Partai Ka’bah juga berencana untuk mengajukan gugatan terkait hasil pileg ke Mahkamah Konstitusi (MK), meskipun peluangnya kecil. Berdasarkan Undang-Undang (UU) Nomor 7 Tahun 2017, perselisihan hasil pemilihan umum (PHPU) harus diajukan ke MK maksimal 3 x 24 jam setelah Komisi Pemilihan Umum (KPU) menetapkan hasil suara dan MK punya waktu 14 hari untuk menyelesaikan proses perkara.
Perlu dilakukan intropeksi, Direktur Eksekutif Aljabar Strategic Indonesia, Arifki Chaniago, menyarankan agar PPP melakukan introspeksi. Ada beberapa hal yang perlu dievaluasi, seperti regenerasi, sumber daya yang didominasi oleh wajah lama, dan ketidaksolidan internal.
Menurutnya, dukungan PPP terhadap Ganjar Pranowo-Mahfud MD dalam Pilpres 2024 juga tidak menguntungkan. “Basis pemilih cenderung mendukung Anies maupun Prabowo,” ujarnya kepada Alinea.id.
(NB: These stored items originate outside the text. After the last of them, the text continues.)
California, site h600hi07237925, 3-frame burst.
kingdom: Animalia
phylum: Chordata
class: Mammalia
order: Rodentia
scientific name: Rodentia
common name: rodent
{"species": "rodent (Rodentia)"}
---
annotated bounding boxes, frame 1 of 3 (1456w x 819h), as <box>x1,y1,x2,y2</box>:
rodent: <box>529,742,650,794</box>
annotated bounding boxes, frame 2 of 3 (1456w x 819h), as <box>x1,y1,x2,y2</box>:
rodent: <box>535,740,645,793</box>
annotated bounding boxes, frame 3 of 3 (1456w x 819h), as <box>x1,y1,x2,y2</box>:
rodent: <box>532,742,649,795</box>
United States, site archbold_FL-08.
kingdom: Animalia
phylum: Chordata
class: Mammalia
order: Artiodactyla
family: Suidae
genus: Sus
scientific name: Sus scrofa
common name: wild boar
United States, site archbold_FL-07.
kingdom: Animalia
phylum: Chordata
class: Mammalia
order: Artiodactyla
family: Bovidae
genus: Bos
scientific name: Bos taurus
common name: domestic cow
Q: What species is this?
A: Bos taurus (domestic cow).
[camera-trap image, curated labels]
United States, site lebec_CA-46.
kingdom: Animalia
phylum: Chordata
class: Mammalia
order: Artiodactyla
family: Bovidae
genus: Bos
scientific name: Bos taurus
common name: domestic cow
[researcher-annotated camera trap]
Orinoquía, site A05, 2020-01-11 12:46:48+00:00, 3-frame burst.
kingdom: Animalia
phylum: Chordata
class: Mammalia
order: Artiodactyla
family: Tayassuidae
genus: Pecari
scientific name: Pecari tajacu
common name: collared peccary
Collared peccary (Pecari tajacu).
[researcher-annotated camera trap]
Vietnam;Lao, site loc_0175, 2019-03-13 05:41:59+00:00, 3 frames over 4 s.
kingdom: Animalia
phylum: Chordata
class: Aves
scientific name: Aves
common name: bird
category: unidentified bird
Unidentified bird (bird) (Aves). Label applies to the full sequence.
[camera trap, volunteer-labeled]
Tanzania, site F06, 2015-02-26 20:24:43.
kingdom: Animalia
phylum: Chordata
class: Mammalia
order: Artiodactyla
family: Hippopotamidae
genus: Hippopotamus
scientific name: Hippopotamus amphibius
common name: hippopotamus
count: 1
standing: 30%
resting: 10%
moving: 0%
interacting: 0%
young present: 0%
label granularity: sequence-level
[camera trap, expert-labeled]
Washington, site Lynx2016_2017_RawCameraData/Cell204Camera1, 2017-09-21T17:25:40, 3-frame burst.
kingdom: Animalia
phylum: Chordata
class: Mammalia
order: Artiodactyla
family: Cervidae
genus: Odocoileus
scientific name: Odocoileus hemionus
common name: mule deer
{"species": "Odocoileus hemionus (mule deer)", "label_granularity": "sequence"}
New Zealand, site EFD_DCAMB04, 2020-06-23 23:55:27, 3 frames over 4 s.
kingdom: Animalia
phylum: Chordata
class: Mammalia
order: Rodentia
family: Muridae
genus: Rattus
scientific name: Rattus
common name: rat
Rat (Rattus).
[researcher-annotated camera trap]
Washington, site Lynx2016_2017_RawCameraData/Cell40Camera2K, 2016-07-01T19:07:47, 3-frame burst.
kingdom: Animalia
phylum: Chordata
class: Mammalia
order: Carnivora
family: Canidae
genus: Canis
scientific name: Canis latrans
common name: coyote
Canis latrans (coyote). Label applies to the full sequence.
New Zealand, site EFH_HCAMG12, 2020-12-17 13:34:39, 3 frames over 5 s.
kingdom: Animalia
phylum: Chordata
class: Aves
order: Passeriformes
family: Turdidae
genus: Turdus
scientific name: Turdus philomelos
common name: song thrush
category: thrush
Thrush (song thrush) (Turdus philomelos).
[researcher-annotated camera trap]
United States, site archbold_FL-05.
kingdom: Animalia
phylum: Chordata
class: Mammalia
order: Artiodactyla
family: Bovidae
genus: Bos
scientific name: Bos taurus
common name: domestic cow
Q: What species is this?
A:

Arifki juga mengingatkan bahwa evaluasi tersebut penting dilakukan mengingat kesempatan untuk masuk ke parlemen pada 2029 akan sulit. Contoh yang diberikan adalah Hanura yang kembali gagal mendapatkan kursi di DPR pada 2024 karena tidak bisa mencapai ambang batas sejak 2019.